● **Exercise task**:
Lines from the one containing "Given the choices" through the last line of the data are to be repeated word for word, both ends included.

● **Data for the task**:
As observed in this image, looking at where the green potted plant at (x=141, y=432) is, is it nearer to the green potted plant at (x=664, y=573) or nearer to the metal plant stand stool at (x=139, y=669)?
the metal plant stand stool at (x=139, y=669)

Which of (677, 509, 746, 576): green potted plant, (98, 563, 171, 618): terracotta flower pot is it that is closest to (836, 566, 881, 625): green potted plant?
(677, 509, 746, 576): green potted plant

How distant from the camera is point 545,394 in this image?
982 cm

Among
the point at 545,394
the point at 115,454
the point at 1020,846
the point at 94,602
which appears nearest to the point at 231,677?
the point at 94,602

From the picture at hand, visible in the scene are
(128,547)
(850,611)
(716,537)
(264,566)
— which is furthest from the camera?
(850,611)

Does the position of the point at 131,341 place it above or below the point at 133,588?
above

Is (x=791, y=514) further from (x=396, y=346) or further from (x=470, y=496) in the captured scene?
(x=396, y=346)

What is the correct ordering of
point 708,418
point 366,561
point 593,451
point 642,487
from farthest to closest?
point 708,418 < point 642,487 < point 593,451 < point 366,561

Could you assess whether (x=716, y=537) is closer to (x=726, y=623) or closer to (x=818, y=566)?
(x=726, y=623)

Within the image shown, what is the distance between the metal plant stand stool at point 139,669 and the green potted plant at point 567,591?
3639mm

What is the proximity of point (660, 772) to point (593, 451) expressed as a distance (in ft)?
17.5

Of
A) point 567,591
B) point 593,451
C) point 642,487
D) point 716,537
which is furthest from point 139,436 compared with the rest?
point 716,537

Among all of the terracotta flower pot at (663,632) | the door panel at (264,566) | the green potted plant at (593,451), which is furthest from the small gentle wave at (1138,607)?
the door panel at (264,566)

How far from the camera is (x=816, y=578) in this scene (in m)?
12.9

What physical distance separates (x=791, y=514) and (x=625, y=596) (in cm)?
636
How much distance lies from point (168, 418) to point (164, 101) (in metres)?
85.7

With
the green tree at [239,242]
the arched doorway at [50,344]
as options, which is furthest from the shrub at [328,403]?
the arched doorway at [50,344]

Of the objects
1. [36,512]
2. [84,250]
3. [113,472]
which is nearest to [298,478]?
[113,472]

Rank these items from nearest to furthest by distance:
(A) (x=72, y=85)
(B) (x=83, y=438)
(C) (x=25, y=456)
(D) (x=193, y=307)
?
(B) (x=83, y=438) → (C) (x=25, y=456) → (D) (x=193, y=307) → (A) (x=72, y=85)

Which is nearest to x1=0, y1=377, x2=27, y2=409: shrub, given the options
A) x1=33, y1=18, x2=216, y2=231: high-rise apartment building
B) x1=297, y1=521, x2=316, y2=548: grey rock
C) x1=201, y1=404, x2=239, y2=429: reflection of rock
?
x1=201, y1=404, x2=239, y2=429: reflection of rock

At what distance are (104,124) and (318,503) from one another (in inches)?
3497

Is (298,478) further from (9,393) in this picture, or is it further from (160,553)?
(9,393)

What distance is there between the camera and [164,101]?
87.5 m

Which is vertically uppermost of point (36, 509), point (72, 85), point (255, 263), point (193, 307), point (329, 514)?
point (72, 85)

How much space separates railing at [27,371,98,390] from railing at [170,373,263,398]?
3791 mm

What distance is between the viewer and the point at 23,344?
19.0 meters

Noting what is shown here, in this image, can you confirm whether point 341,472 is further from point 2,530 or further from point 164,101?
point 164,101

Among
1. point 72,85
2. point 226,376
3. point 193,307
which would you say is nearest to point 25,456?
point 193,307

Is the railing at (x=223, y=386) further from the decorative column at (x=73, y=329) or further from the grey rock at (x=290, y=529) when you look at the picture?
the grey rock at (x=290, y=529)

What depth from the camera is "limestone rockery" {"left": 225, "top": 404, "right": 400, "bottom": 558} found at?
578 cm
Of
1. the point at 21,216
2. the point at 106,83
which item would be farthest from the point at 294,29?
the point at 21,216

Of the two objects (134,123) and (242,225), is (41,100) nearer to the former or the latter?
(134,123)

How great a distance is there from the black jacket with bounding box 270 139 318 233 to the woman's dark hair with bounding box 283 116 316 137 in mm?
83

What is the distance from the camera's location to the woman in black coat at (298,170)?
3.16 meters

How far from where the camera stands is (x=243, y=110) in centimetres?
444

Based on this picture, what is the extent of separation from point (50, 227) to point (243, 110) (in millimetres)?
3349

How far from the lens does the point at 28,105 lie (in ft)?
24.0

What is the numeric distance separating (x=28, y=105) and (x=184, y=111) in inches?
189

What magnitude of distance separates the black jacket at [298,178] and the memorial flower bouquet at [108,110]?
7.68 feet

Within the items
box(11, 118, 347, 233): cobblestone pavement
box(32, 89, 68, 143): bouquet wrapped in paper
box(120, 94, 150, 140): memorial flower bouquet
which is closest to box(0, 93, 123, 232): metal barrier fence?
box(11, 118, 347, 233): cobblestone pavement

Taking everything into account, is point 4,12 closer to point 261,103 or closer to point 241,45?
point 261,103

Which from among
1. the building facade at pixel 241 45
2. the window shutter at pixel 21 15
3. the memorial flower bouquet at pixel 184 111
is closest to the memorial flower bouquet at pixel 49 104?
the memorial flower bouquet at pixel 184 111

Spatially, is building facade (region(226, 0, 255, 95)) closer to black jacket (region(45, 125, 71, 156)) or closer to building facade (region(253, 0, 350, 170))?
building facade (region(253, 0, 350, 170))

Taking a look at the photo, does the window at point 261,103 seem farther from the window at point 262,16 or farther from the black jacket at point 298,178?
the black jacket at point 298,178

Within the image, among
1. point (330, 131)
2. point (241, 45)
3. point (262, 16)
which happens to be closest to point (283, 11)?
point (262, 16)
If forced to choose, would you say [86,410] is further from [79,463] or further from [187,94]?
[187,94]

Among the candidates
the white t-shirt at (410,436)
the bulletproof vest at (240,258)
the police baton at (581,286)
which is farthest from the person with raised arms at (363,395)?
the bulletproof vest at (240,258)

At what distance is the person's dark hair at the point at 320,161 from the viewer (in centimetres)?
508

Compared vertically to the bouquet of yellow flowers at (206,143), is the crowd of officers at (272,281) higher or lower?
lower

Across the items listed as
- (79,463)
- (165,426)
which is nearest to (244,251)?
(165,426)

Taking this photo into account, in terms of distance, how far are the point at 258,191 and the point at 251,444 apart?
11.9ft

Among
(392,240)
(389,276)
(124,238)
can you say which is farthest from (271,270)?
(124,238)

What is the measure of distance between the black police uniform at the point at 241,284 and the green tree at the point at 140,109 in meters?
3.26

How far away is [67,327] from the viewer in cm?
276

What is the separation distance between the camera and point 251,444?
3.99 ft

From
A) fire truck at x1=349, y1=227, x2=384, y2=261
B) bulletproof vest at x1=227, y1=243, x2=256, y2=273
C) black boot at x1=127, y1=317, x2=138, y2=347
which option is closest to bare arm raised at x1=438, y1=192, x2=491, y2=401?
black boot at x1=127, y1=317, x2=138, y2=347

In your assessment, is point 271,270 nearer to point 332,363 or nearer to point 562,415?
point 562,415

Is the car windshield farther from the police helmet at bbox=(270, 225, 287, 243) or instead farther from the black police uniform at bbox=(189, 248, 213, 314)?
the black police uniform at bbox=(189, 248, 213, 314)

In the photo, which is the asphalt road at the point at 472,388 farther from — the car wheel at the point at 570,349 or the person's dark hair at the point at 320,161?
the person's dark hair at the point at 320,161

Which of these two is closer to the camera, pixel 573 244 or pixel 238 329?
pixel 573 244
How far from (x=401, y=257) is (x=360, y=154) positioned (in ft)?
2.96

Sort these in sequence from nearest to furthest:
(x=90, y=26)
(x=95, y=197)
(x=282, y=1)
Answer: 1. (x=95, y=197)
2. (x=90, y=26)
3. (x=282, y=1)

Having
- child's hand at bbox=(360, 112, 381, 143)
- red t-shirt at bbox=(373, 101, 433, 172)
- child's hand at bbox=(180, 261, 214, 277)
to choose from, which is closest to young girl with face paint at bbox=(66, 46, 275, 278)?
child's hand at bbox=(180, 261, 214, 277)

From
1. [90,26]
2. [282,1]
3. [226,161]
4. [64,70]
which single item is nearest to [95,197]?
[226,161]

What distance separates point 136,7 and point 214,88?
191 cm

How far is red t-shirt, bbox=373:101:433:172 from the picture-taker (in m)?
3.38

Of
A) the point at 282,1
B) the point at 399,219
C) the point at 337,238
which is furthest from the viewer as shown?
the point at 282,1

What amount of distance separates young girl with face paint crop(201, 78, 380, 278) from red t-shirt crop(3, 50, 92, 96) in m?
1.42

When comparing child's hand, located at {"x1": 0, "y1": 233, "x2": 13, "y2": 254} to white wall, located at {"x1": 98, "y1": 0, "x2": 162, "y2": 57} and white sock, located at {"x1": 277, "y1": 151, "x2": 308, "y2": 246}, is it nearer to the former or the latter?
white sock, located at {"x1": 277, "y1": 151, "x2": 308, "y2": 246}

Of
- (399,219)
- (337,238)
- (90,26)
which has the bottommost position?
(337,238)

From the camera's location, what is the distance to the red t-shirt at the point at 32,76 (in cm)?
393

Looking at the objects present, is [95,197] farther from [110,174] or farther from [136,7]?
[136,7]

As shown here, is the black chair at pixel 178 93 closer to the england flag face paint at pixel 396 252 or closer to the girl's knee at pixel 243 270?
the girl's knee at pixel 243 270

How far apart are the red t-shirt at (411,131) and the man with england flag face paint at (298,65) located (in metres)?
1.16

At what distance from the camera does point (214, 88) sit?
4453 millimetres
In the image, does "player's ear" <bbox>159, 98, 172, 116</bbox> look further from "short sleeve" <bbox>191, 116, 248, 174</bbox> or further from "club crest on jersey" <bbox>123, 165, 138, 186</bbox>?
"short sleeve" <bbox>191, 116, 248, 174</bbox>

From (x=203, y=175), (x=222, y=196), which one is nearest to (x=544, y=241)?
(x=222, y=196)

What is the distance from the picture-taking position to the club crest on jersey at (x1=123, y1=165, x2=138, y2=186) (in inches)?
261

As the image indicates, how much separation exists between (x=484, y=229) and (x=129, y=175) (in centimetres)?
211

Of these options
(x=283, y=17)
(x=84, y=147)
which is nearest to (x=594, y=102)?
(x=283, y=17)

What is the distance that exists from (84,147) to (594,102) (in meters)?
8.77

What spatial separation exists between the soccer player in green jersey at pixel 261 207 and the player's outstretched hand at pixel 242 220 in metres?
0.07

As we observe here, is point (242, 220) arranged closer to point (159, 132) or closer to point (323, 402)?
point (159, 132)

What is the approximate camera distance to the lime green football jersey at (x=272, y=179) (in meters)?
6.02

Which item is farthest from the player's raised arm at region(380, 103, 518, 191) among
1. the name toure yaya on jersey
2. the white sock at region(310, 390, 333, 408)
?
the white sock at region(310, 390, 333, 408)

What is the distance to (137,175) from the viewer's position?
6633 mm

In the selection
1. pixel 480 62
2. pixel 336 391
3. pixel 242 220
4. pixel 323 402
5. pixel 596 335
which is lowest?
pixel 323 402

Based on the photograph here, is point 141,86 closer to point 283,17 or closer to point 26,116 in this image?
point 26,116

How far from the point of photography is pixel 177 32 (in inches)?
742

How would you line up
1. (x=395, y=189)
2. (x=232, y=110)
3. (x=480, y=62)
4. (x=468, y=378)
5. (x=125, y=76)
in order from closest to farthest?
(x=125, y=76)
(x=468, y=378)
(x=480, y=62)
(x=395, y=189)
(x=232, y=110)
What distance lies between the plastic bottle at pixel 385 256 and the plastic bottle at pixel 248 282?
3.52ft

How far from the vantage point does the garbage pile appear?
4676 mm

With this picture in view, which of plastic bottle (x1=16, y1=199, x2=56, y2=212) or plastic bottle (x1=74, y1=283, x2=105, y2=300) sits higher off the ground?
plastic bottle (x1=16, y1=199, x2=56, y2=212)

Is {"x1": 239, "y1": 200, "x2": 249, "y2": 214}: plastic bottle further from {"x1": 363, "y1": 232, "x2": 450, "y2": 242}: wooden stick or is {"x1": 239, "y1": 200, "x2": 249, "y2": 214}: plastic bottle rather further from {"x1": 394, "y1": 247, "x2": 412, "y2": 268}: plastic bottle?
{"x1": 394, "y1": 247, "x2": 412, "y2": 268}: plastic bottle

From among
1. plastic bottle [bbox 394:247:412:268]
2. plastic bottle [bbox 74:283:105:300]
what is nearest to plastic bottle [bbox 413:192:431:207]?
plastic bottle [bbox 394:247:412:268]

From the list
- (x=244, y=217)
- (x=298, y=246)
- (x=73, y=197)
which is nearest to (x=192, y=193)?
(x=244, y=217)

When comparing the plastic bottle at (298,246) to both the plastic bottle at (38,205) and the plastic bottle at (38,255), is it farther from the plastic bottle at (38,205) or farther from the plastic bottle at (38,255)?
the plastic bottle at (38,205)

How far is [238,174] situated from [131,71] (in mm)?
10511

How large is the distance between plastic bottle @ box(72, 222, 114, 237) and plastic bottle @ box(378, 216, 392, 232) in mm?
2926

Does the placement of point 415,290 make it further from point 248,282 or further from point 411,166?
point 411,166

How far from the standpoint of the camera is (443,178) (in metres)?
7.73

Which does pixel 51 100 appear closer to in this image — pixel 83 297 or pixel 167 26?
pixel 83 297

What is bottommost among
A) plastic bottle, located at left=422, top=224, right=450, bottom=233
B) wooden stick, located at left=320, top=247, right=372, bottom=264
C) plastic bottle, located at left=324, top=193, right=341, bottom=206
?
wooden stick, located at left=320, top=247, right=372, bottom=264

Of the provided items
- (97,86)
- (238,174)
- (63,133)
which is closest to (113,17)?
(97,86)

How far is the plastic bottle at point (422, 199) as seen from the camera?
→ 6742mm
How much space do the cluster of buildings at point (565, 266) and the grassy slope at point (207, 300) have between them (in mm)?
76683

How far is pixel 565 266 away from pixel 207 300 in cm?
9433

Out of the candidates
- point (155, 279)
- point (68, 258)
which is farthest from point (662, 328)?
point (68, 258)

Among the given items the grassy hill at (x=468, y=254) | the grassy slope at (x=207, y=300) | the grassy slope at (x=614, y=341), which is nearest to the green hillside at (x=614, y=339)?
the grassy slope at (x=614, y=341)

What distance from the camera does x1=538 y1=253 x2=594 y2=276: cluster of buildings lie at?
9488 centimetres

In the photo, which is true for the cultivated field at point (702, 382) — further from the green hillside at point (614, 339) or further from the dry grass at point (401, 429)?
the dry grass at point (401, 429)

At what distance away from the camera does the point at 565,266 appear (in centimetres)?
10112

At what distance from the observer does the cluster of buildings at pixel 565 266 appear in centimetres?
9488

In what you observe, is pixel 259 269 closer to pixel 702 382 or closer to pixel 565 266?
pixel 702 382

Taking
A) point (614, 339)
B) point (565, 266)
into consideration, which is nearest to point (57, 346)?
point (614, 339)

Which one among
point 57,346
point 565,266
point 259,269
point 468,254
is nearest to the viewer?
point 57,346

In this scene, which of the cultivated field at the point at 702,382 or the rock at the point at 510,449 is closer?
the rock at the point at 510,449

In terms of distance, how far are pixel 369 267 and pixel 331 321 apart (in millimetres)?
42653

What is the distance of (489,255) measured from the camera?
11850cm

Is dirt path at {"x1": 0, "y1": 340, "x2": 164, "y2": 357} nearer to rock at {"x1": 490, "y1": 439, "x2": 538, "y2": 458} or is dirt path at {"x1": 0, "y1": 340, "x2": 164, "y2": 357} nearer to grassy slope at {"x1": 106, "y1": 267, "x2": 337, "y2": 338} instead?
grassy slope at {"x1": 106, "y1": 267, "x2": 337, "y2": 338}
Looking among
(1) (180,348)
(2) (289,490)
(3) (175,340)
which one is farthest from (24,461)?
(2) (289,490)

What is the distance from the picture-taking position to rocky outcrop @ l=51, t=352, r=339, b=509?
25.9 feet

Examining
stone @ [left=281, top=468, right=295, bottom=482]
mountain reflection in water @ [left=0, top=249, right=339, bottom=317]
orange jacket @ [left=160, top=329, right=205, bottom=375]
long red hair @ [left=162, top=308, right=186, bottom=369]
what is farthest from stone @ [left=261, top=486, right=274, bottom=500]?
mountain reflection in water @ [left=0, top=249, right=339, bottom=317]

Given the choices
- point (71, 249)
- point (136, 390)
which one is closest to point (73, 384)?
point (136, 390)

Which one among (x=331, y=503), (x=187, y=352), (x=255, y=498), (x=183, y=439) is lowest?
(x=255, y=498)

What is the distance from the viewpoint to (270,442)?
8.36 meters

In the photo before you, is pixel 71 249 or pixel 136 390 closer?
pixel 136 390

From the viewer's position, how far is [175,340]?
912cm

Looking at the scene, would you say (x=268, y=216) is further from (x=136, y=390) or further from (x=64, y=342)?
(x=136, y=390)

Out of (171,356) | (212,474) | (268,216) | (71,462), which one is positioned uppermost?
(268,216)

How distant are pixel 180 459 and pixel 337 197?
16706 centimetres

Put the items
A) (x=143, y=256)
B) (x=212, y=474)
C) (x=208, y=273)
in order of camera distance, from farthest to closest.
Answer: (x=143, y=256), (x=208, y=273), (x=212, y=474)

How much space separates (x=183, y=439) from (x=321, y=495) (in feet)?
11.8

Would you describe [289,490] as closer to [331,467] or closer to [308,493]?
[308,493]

● **Response for this exercise**:
Given the choices
- point (71, 249)
- point (136, 390)
which one is closest to point (73, 384)?
point (136, 390)

Which one among (x=331, y=503), (x=187, y=352), (x=255, y=498), (x=183, y=439) is lowest?
(x=255, y=498)

What is the distance from the viewpoint to (270,442)?
8.36 meters

In the photo before you, is pixel 71 249 or pixel 136 390 closer?
pixel 136 390

From the viewer's position, how far is [175,340]?
912cm

Looking at the scene, would you say (x=268, y=216) is further from (x=136, y=390) or further from (x=64, y=342)?
(x=136, y=390)

Out of (171,356) | (212,474) | (268,216) | (71,462), which one is positioned uppermost?
(268,216)

How distant are pixel 180 459 and pixel 337 197?
16706 centimetres

Put the items
A) (x=143, y=256)
B) (x=212, y=474)
C) (x=208, y=273)
in order of camera distance, from farthest to closest.
Answer: (x=143, y=256), (x=208, y=273), (x=212, y=474)

How much space separates (x=183, y=439) from (x=321, y=495) (in feet)?
11.8

Would you describe [289,490] as closer to [331,467] or closer to [308,493]?
[308,493]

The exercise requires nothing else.